McAfee interjects: "I have no problem with Gary Johnson on any political issue…."
"I'd be happy to live in Garyland," Weiss adds.
"Here's the problem," McAfee offers. "America does not want an exemplary character. They don't. We know this for a fact. They want someone over the top. Someone who has real balls and real experience. Donald Trump has experience only up here, all right, sitting in an executive's chair. I have real fucking experience and real experience including bullets flying over your head teaches you more than any doctoral degree or political experience."
"The beauty of insanity," McAfee continues, "is that they don't have to like you. They will come and listen to you. I have more trolls than supporters on all my sites, all it does is creates a character. Every last word said about me…"
Weiss explains: "Outrage isn't a problem for Bernie, or for Trump. Apathy is the problem. If Bernie had played it safe, he'd be nowhere. If Trump had played it safe, nowhere. If we play it safe we might as well go home. We are going to do things that are not OK. I mean, OK by libertarian standards, but we hope to create enough outrage to generate real protests…."
McAfee leans over me to touch Weiss. "By the way, to be very honest, my biggest problem is Judd as vice president. I'm gonna have to polish your ass. Right now I follow your orders, but after this nomination you have to follow mine. I'm gonna polish your ass a little bit, OK?"
Weiss doesn't seem at all offended. "Will McAfee turn off certain people? Sure. We're not going after midwestern housewives. We're trying to create something more exciting." He thinks that the arty end of Bernie fans—not the hard-left economics types but the artists, the festival scene—might find McAfee an appealing option. McAfee says all the millennials he meets consider him a fount of strange wisdom.

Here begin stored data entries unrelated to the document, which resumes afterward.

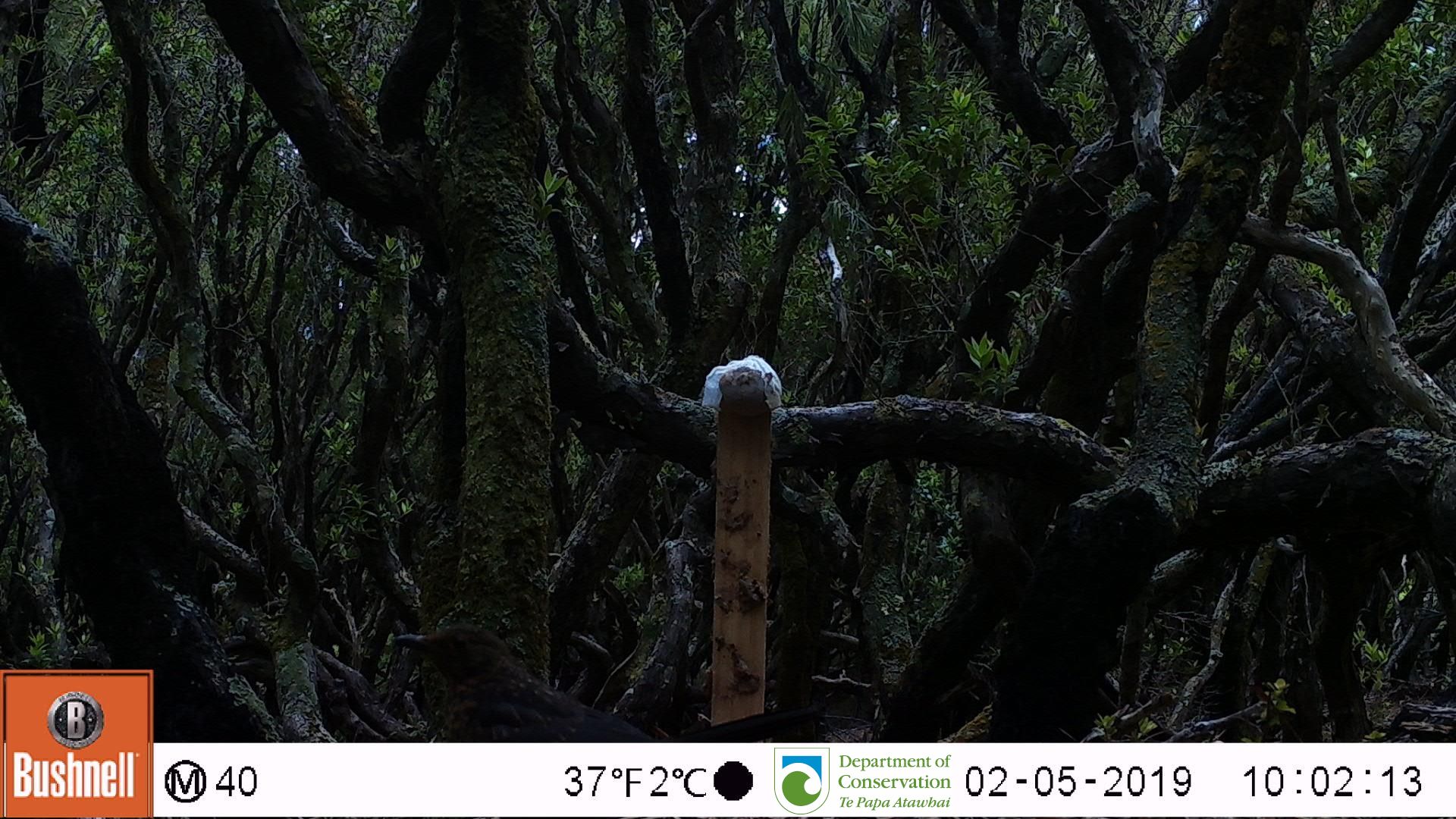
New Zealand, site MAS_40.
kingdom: Animalia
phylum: Chordata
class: Aves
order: Passeriformes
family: Turdidae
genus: Turdus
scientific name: Turdus merula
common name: eurasian blackbird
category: blackbird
Blackbird (eurasian blackbird) (Turdus merula).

Weiss assures me that like everything he's done, he will run this campaign "to the edge of my abilities" and try to take the liberty movement as far as it can go.

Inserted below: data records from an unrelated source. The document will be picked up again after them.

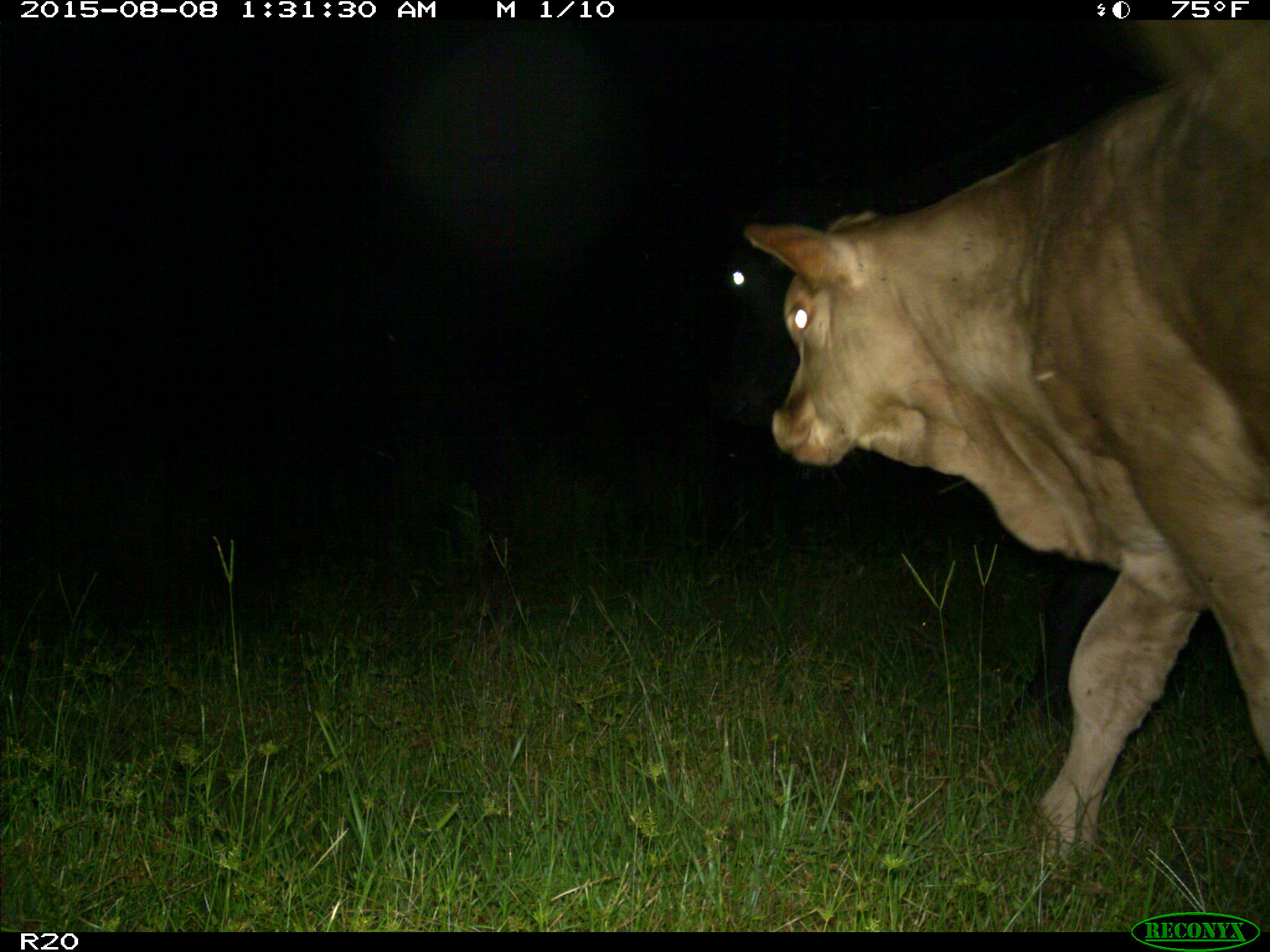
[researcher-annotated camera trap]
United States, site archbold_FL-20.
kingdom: Animalia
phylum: Chordata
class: Mammalia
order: Artiodactyla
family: Bovidae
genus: Bos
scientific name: Bos taurus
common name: domestic cow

"After I announced my candidacy," McAfee says, "and Gary stepped in, I thought: 'What alternate universe are you from, Gary? You have no idea. You clearly didn't research me.' Because, I even consider Darryl Perry [a hardcore anarchist seeking the L.P. nomination, who refuses to file papers with the Federal Elections Commission or take donations in anything but hard money or altcoins], I consider him a viable opponent because the fucker is smart as hell and has this presence and charisma while debating, and that shit's important! He just needs to be crazier, Darryl.
"But Johnson? I mean, I google Johnson, and what did I miss? What did I miss about Johnson that he has any concept that he can beat me? What did I miss?"